Bandits for Sponsored Search Auctions under Unknown Valuation Model: Case Study in E-Commerce Advertising
Danil Provodin, Jérémie Joudioux, Eduard Duryev
TL;DR
The paper tackles bidding in sponsored search auctions under an unknown valuation model and black-box auction dynamics by casting the problem as adversarial bandits with batched and delayed feedback. It introduces BatchEXP3, a batched-delayed extension of EXP3, and demonstrates its deployment in a real-world Zalando setting with a two-stream bidding system and click-attribution integration. Empirical live-test results show profitability improvements driven primarily by cost reductions during exploration, while revenue remains relatively stable, highlighting practical benefits and the importance of handling sparse, delayed signals.
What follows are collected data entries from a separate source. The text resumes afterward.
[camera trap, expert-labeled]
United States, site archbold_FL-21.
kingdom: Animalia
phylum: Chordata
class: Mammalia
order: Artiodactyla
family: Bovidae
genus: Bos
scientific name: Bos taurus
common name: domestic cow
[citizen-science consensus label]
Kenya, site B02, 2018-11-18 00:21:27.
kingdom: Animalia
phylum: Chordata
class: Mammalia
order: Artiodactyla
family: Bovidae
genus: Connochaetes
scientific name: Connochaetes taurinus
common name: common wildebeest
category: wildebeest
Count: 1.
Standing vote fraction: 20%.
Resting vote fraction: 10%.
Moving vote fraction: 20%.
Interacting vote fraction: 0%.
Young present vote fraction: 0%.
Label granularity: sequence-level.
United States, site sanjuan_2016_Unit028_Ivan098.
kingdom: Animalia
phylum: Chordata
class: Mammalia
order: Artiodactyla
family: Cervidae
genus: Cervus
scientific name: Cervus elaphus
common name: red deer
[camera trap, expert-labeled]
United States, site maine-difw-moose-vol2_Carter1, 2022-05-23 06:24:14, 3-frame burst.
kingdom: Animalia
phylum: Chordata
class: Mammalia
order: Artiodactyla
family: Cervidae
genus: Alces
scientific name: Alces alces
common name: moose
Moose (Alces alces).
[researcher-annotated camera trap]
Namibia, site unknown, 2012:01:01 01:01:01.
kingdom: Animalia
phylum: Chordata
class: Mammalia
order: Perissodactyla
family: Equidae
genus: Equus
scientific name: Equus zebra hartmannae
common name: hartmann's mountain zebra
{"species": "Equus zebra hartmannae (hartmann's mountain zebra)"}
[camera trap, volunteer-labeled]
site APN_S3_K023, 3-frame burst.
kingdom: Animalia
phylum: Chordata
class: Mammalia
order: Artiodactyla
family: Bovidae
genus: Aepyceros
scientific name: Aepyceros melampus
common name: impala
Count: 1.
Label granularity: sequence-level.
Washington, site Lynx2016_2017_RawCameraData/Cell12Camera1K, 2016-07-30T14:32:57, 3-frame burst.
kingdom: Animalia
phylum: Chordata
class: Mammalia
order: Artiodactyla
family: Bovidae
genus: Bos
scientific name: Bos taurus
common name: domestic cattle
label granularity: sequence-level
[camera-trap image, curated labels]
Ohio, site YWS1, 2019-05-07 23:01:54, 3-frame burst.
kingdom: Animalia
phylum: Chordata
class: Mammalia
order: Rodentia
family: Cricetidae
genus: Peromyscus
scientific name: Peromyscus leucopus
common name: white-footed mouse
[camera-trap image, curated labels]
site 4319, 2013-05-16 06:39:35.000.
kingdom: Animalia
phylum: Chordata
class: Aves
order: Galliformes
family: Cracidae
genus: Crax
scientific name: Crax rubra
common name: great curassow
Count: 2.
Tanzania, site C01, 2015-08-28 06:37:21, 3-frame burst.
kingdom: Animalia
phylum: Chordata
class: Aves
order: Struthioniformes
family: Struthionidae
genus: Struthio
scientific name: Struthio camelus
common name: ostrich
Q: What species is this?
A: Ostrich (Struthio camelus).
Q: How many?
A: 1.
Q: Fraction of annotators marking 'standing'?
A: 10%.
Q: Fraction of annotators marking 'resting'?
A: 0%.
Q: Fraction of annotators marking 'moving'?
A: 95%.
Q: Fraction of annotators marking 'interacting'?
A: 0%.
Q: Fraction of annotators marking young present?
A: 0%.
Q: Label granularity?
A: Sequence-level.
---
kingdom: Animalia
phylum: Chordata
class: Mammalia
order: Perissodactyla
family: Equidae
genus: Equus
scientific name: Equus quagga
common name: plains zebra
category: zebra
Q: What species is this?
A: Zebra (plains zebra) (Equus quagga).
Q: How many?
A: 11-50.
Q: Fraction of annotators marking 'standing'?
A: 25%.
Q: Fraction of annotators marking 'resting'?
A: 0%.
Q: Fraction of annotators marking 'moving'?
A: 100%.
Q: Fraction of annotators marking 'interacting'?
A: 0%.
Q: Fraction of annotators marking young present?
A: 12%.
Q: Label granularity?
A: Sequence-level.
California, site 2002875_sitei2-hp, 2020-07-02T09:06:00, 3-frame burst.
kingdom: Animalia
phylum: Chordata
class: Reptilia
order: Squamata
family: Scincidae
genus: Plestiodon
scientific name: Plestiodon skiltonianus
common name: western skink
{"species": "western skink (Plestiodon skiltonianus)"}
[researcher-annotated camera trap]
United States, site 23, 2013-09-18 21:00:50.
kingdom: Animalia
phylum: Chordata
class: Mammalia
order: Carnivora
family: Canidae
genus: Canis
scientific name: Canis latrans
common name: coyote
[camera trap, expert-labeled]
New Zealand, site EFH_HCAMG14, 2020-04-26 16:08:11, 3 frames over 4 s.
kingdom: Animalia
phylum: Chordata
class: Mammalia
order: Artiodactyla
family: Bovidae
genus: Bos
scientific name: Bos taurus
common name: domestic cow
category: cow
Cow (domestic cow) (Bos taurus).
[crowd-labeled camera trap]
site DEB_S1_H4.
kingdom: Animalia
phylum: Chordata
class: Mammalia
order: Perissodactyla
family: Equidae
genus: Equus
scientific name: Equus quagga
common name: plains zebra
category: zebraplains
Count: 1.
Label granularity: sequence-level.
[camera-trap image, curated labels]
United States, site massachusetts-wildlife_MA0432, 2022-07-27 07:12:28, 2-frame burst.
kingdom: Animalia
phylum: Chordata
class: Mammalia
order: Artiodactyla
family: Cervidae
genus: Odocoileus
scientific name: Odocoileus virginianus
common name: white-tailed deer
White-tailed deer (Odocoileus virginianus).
The authors also provide practical insights and discuss challenges such as reward scaling, sparse feedback, and hyperparameter tuning, outlining directions for future work to better align theory with production realities.
Abstract
This paper presents a bidding system for sponsored search auctions under an unknown valuation model. This formulation assumes that the bidder's value is unknown, evolving arbitrarily, and observed only upon winning an auction. Unlike previous studies, we do not impose any assumptions on the nature of feedback and consider the problem of bidding in sponsored search auctions in its full generality. Our system is based on a bandit framework that is resilient to the black-box auction structure and delayed and batched feedback. To validate our proposed solution, we conducted a case study at Zalando, a leading fashion e-commerce company. We outline the development process and describe the promising outcomes of our bandits-based approach to increase profitability in sponsored search auctions. We discuss in detail the technical challenges that were overcome during the implementation, shedding light on the mechanisms that led to increased profitability.